The usage patterns were impressive for the frequency as well as retention. Facebook’s Mark Zuckerberg explained:[21]

On a normal day, about two-thirds of our total user base comes back to the site. A lot of sites measure monthly retention, and if you have 25%, you are doing really well. I don’t know any other site that measures their retention in daily retention. Facebook is a clearly different type of application.

Facebook had competition. MySpace had become the fifth most popular web site by number of page views. It had already grown as a music destination to include more than 350,000 bands and artists. Its growth rate was phenomenal as well; in October 2004, it had 3.4 million users, and one year later it had 24.3 million unique visitors—an increase of 600%. On July 18, 2005, the multinational media conglomerate News Corporation announced that it would acquire MySpace’s parent company Intermix Media for about $580 million in cash. As of August 2006, MySpace had broken through the 100 million account mark.
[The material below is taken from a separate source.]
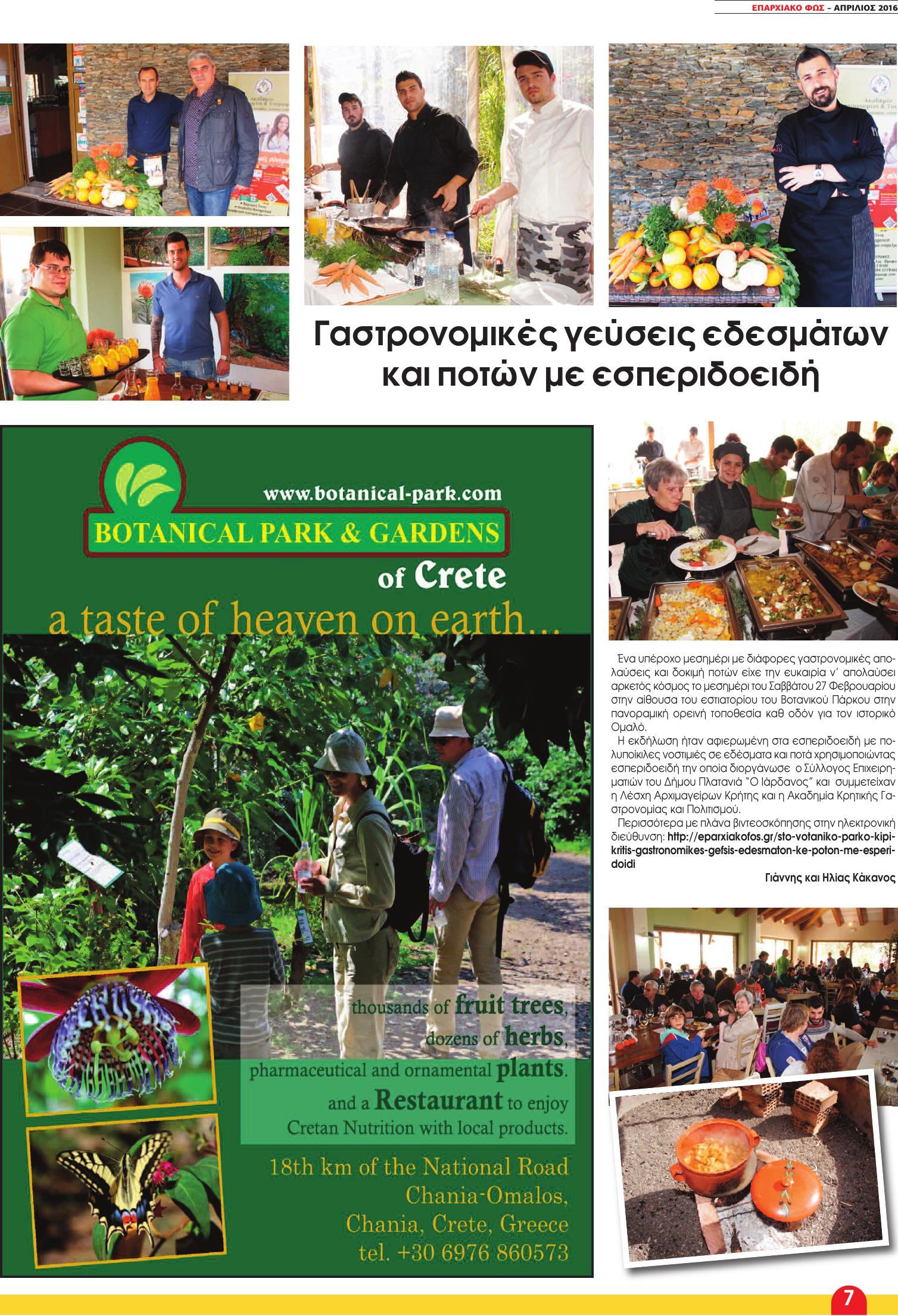 13 KAKANOS (Page 07)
Although MySpace and Facebook are targeted toward social rather than professional networks, Facebook focuses on relational clusters and existing groups and circles of friends; MySpace is targeted at helping users find new friends—discovering social affinity groups related to music, bands, and artists. Facebook helps college students keep up with high-school buddies in other colleges, as well as peers from sports, music, extracurricular, and volunteer activities. MySpace supports much more customization of profiles than Facebook, which has stuck with a simpler look.

This is consistent with Zuckerberg’s creation of Facebook as a directory utility for people to keep tabs on the people in their lives and as a way to express themselves. One-third of Facebook users list their cell phone numbers, and a large number check their Facebook pages a couple of times a day. Of course, college students are concerned about how their online Facebook profile and photos appear to others. They’re also interested in identifying others on campus who have similar interests and in looking for potential dates.
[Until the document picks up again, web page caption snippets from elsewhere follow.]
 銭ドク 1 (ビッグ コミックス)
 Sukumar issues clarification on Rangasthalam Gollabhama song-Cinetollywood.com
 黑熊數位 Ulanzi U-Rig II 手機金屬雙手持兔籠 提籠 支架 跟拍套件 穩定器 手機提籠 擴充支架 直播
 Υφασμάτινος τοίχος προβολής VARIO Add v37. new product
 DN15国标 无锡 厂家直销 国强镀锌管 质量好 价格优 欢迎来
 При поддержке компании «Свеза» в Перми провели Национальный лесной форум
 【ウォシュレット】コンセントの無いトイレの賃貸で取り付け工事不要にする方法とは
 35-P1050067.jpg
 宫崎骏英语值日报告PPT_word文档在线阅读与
By January 2006, Facebook had become so vital to the university lifestyle that eMarketer reported that incoming students were creating their Facebook profiles long before they even set foot on campus. By contrast, MySpace has a lower frequency of usage, and its users are doing different things on it—uploading music and playlists, and exploring new music and artists. College students might categorize MySpace with sites such as Last.fm, a popular site for finding new music.
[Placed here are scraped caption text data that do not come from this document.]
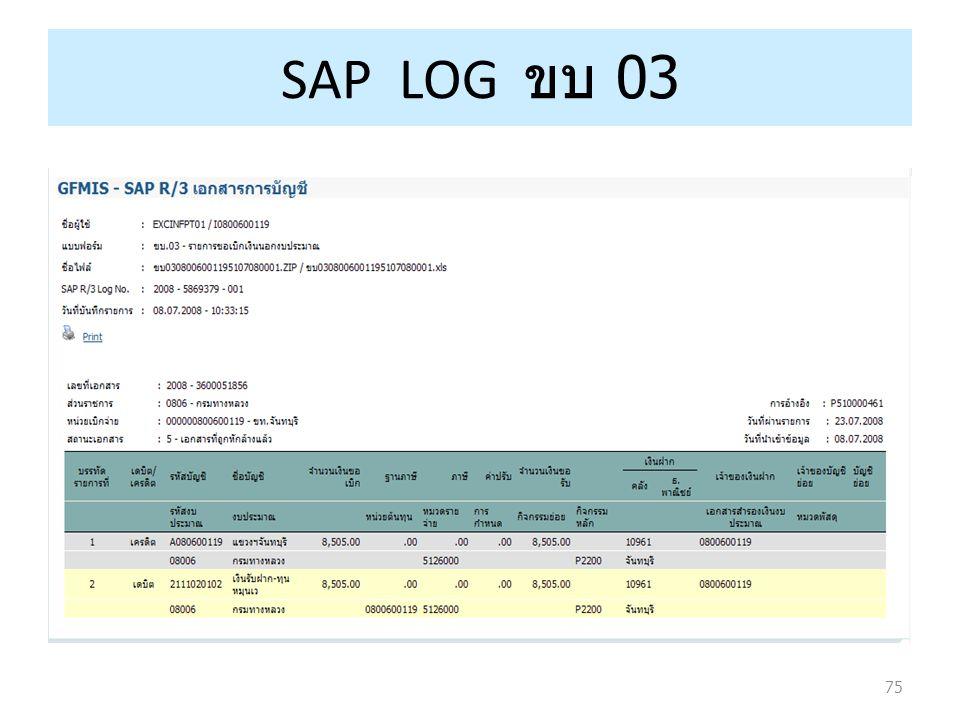 75 SAP LOG ขบ 03
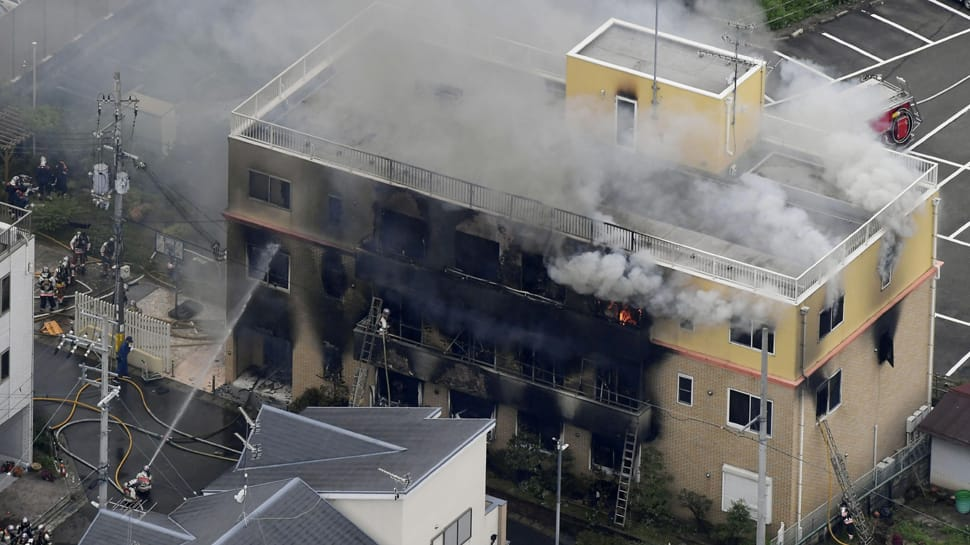 At least 30 feared dead, several injured in suspected arson attack in Japan's Kyoto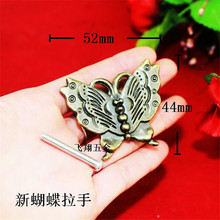 Antique drawer handles alloy Retro The new butterfly handle wardrobe drawer Cabinet door Handle Single hole  Wholesale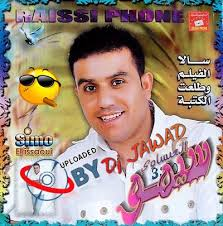 <b>Simo el</b> issaoui 2012.rar mediafire - 3136578694_1_2_7LLWmZhZ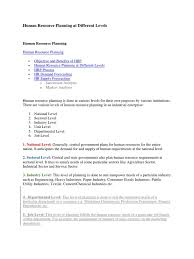 hr objective in resume h r p at different levels human resources marketing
Because the utilities and motivations for college students who join Facebook are different than for those who join MySpace, it’s not yet clear whether the two can coexist in equilibrium or will spark a competitive race—in the college market and overseas.

Viral Growth at Facebook

Mark Zuckerberg recalled that:

At Harvard, a few of my friends saw me developing Facebook and they sent it out to a couple of their friends and within two weeks, two-thirds of Harvard was using it. Then, we started getting emails from people at other schools asking, “How do we get Facebook? Could you license us the code so we could run a version of Facebook for our school?” But when I started it, there was no concept of having Facebook across schools.

In early March 2004, Facebook launched at Yale, Columbia, and Stanford:

We started with the schools which we thought the people at Harvard were most likely to have a lot of friends. We decided that those were Yale, Columbia, and Stanford. It was not really scientific; it was just intuition and probably wrong.

At Stanford, half or two-thirds of the school joined Facebook in the first week or two. At Yale, there was a similar story. Columbia’s community, on the other hand, was a little more penetrated by an existing application and Facebook didn’t pick up right away. A little later, when we launched at Dartmouth, half the school signed up in one night.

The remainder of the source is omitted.